How does one go about finding the Radon-Nikodym derivative? I've seen the following exercise.
Let $(\mathbb{N}, \mathcal{P}(\mathbb{N}), \mu)$ be a measure space, where $\mu$ is the counting measure. Let $\nu : \mathcal{P}(\mathbb{N}) \rightarrow [0, \infty]$ be defined as $\nu(A) = \sum_{i \in A} 2^{-i}$.
How does one compute $\frac{d\nu}{d\mu}$?
To show that $f = \frac{d\nu}{d\mu}$ it suffices to show that $$\int_A f d\mu = \nu(A) \tag{1}$$ for all $A \subset \mathbb{N}$.
Since $\nu(A) = \sum_{i \in A}2^{-i}$, it's easy to check that $f$ defined by $$f(i) = 2^{-i}, \ \ \forall i \in \mathbb{N}$$ satisfies (1).

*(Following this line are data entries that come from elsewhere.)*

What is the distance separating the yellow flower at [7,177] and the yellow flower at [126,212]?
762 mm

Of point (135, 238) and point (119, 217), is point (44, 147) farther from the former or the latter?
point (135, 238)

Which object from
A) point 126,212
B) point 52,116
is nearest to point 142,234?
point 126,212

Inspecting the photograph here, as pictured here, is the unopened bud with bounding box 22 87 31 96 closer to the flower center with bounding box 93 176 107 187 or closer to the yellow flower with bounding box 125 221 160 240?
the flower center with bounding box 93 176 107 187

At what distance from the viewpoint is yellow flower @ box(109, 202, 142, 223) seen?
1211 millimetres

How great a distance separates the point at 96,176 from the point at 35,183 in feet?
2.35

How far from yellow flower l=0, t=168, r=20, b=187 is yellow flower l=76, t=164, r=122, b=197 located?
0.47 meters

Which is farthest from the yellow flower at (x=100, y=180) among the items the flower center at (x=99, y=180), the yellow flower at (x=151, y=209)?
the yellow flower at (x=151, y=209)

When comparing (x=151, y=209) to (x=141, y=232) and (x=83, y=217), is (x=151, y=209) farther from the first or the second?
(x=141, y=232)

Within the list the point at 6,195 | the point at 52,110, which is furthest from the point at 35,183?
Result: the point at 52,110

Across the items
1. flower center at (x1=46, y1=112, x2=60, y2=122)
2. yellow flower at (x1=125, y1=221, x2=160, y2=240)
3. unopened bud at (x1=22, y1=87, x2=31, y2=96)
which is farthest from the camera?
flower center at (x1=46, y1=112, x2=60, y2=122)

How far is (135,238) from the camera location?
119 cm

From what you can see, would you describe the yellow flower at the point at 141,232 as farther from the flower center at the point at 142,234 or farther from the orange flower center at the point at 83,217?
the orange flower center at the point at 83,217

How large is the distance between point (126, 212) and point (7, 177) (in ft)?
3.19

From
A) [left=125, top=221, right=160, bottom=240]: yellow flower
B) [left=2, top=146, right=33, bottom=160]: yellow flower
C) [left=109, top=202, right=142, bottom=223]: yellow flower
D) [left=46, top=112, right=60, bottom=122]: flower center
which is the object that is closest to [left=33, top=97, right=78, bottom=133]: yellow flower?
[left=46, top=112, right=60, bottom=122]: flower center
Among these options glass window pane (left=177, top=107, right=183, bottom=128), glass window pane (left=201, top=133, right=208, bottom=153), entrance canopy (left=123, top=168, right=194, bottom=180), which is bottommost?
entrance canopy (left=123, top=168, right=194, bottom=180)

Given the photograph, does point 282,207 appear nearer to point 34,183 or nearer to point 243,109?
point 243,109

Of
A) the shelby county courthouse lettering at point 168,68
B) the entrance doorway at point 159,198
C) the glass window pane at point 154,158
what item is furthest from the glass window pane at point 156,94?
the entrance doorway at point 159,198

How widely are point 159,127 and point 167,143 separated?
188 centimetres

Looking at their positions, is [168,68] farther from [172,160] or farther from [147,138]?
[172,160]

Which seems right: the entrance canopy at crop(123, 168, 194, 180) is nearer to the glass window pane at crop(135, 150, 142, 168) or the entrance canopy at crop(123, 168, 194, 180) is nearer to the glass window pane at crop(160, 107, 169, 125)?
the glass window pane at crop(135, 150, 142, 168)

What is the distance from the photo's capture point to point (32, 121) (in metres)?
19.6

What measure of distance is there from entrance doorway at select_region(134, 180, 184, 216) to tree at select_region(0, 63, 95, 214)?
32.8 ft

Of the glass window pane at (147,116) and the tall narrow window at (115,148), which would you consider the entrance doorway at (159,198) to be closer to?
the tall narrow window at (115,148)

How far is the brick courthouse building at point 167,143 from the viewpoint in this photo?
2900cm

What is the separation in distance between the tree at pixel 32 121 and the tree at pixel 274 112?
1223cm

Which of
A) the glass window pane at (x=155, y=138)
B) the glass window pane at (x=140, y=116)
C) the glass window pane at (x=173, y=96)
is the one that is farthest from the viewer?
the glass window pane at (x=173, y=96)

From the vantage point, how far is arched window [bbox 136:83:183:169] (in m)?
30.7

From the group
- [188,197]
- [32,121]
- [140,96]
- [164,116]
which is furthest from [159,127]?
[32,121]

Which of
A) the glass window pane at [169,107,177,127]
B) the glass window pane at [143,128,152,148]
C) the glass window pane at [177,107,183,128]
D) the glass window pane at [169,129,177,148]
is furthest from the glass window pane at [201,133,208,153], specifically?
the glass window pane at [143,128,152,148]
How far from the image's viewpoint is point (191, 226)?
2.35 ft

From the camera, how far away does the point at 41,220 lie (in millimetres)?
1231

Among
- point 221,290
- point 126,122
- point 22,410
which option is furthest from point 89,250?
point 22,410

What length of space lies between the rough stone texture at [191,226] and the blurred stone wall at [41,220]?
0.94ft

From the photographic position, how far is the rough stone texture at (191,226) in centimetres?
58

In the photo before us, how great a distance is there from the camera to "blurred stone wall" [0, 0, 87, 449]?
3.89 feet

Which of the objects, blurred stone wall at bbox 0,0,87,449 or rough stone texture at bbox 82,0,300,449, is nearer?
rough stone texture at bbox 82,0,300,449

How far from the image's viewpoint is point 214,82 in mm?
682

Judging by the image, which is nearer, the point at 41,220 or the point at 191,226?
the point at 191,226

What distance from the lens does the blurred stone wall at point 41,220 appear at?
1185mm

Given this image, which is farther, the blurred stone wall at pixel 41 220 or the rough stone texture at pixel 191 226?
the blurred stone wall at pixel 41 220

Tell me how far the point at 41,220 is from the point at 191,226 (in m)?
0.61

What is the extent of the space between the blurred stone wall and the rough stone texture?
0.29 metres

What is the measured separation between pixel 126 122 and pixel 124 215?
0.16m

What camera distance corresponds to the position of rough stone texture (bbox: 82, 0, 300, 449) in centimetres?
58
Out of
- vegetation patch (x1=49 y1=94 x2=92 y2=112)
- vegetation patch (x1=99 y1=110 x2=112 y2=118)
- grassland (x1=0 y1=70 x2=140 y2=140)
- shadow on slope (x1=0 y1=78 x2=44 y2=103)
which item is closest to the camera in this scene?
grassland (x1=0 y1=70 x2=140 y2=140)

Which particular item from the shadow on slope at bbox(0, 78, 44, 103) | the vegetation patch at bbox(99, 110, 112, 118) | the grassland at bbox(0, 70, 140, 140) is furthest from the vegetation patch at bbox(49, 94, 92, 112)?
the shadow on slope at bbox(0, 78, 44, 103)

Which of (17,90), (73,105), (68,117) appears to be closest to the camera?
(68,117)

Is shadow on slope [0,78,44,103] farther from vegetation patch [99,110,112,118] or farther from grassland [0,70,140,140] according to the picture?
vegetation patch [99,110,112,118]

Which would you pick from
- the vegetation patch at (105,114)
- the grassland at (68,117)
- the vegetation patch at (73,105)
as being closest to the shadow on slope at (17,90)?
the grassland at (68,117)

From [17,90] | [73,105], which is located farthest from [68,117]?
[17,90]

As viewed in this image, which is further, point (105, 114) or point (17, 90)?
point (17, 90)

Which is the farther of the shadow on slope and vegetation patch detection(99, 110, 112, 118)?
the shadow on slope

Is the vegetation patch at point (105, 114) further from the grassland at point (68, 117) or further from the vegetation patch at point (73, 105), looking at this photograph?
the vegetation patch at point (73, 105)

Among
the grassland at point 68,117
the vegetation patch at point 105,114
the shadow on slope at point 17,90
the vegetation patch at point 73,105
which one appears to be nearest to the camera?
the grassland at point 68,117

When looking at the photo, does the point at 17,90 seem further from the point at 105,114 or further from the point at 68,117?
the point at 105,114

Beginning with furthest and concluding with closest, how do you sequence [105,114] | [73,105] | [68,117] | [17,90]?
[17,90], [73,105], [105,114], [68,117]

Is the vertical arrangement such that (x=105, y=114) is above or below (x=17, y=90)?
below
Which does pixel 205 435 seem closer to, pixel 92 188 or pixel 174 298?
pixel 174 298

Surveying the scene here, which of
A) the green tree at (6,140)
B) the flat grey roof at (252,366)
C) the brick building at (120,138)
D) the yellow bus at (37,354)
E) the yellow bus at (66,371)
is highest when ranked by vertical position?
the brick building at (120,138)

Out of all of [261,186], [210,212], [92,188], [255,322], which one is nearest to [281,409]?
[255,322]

Indeed, $$\int_A f d\mu = \sum_{i \in A}f(i)\mu(\{i\}) = \sum_{i \in A}2^{-i}(1) = \nu(A).$$
More generally, if $X = (X, \mathcal{P}(X))$ is a discrete measurable space, and $\nu$ is a measure on $X$, then $\nu \ll \mu$, with $\mu$ counting measure, and $f$ defined by
$$f(x) = \nu(\{x\}), \ \ \forall x \in X$$
is a version of $\frac{d\nu}{d\mu}$ because (as before)
$$\int_A fd \mu = \sum_{x \in A}f(x) \mu(\{x\}) = \sum_{x \in A}\nu(\{x\})(1) = \nu(A).$$
Outside of the discrete setting, it may be quite difficult to compute $\frac{d\nu}{d\mu}$.